Problem description >> Arrange every line of the rows below as a Markdown table with the columns Number and Line, skipping blank lines and leaving the pictures out.

* START Input *

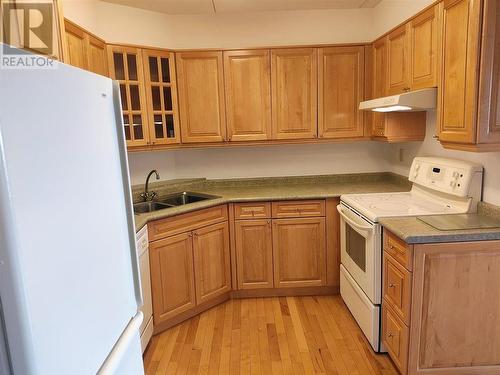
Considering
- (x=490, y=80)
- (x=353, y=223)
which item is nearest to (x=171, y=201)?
(x=353, y=223)

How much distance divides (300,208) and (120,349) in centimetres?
212

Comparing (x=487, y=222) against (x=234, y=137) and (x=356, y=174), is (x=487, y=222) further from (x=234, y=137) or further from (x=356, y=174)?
(x=234, y=137)

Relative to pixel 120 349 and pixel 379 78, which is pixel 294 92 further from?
pixel 120 349

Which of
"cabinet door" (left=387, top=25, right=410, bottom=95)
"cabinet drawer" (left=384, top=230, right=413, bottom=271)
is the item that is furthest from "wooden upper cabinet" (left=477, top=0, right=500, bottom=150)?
"cabinet door" (left=387, top=25, right=410, bottom=95)

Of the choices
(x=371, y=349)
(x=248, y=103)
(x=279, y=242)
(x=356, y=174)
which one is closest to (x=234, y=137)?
(x=248, y=103)

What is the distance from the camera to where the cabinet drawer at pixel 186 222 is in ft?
8.33

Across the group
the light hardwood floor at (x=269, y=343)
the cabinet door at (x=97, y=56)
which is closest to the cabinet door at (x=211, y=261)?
the light hardwood floor at (x=269, y=343)

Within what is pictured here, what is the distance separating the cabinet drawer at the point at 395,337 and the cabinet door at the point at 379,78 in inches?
57.6

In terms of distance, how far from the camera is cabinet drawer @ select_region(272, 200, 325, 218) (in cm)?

* END Input *

Result for this exercise >>
| Number | Line |
|---|---|
| 1 | Considering |
| 2 | - (x=490, y=80) |
| 3 | - (x=353, y=223) |
| 4 | which item is nearest to (x=171, y=201)? |
| 5 | (x=353, y=223) |
| 6 | How much distance divides (300,208) and (120,349) in centimetres? |
| 7 | 212 |
| 8 | Comparing (x=487, y=222) against (x=234, y=137) and (x=356, y=174), is (x=487, y=222) further from (x=234, y=137) or further from (x=356, y=174)? |
| 9 | (x=234, y=137) |
| 10 | Relative to pixel 120 349 and pixel 379 78, which is pixel 294 92 further from? |
| 11 | pixel 120 349 |
| 12 | Which of |
| 13 | "cabinet door" (left=387, top=25, right=410, bottom=95) |
| 14 | "cabinet drawer" (left=384, top=230, right=413, bottom=271) |
| 15 | is the item that is furthest from "wooden upper cabinet" (left=477, top=0, right=500, bottom=150)? |
| 16 | "cabinet door" (left=387, top=25, right=410, bottom=95) |
| 17 | Of the choices |
| 18 | (x=371, y=349) |
| 19 | (x=248, y=103) |
| 20 | (x=279, y=242) |
| 21 | (x=356, y=174) |
| 22 | which one is closest to (x=234, y=137)? |
| 23 | (x=248, y=103) |
| 24 | What is the distance from the camera to where the cabinet drawer at pixel 186 222 is in ft? |
| 25 | 8.33 |
| 26 | Across the group |
| 27 | the light hardwood floor at (x=269, y=343) |
| 28 | the cabinet door at (x=97, y=56) |
| 29 | which is closest to the cabinet door at (x=211, y=261)? |
| 30 | the light hardwood floor at (x=269, y=343) |
| 31 | Within what is pictured here, what is the distance separating the cabinet drawer at the point at 395,337 and the cabinet door at the point at 379,78 in inches? |
| 32 | 57.6 |
| 33 | In terms of distance, how far from the camera is cabinet drawer @ select_region(272, 200, 325, 218) (in cm)? |